Awards: 2004 the Danish Roos Prize for his contribution to the Danish and European documentary culture. 2006 an award for promoting Portuguese documentaries. 2014 he received the EDN Award “for an outstanding contribution to the development of the European documentary culture”. 2016 The Cross of the Knight of the Order for Merits to Lithuania. 2019 a Big Stamp at the 15th edition of ZagrebDox. 2021 receipt of the highest state decoration, Order of the Three Stars, Fourth Class, for the significant contribution to the development and promotion of Latvian documentary cinema outside Latvia. In 2022 he received an honorary award at DocsBarcelona’s 25th edition having served as organizer and programmer since the start of the festival.

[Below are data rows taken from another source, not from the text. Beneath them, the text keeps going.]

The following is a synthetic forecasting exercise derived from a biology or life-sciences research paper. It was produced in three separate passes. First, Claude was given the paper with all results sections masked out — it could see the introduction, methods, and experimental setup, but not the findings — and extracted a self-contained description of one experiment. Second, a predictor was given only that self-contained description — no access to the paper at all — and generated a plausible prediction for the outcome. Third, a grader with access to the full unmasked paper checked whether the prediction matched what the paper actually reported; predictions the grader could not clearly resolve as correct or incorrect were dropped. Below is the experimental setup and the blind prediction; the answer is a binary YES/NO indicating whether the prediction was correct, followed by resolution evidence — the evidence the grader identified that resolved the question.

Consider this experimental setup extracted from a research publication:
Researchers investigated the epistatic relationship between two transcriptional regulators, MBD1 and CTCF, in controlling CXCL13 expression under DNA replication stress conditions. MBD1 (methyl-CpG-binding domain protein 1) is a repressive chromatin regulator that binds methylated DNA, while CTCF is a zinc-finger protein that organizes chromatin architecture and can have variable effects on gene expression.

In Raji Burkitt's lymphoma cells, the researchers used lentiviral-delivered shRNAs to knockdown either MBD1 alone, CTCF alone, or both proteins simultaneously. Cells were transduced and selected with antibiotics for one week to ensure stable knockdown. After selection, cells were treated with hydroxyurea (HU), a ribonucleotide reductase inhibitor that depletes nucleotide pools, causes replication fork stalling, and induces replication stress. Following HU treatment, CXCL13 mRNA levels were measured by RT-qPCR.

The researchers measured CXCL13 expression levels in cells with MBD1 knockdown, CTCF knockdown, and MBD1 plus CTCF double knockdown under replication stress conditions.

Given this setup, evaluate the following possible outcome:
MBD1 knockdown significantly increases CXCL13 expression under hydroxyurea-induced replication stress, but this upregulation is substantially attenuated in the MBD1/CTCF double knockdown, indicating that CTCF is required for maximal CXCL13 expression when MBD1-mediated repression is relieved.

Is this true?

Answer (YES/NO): NO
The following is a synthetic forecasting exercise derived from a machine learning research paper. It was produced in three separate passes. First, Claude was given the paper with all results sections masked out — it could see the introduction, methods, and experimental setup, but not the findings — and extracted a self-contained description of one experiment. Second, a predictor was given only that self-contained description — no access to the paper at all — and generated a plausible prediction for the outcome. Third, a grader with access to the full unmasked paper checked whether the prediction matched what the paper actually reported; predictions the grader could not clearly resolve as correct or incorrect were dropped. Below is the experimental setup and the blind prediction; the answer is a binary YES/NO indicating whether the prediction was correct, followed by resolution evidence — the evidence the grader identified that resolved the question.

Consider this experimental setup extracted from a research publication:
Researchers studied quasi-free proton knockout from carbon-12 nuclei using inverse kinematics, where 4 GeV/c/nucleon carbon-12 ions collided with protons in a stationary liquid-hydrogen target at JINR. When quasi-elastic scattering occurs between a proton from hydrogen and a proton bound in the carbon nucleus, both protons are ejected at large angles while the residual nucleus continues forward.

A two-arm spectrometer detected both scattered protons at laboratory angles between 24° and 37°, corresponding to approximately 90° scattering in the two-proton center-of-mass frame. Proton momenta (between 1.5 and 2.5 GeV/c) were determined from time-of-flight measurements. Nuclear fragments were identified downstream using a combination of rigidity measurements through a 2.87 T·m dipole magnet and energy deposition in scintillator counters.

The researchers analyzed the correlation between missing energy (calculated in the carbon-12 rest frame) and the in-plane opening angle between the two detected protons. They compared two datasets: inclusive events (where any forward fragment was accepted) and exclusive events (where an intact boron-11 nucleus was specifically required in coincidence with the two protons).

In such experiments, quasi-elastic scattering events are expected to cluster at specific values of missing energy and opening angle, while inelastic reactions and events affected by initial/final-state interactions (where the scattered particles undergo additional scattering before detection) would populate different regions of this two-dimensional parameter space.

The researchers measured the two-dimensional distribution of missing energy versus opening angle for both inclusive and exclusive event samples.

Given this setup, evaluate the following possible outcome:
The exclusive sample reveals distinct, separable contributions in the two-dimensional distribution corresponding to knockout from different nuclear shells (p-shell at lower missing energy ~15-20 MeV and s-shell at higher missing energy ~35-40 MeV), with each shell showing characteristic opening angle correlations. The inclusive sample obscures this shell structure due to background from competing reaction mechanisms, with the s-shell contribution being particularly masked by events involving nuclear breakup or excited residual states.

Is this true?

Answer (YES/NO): NO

From 1996 until 2005 he was the first director of EDN (European Documentary Network). From 2006 a freelance consultant and teacher in workshops like Ex Oriente, DocsBarcelona, Archidoc, Documentary Campus, Storydoc, Baltic Sea Forum, Black Sea DocStories, Caucadoc, CinéDOC Tbilisi, Docudays Kiev, Dealing With the Past Sarajevo FF as well as programme consultant for the festivals Magnificent7 in Belgrade, DOCSBarcelona, Verzio Budapest, Message2Man in St. Petersburg and DOKLeipzig. Teaches at the Zelig Documentary School in Bolzano Italy.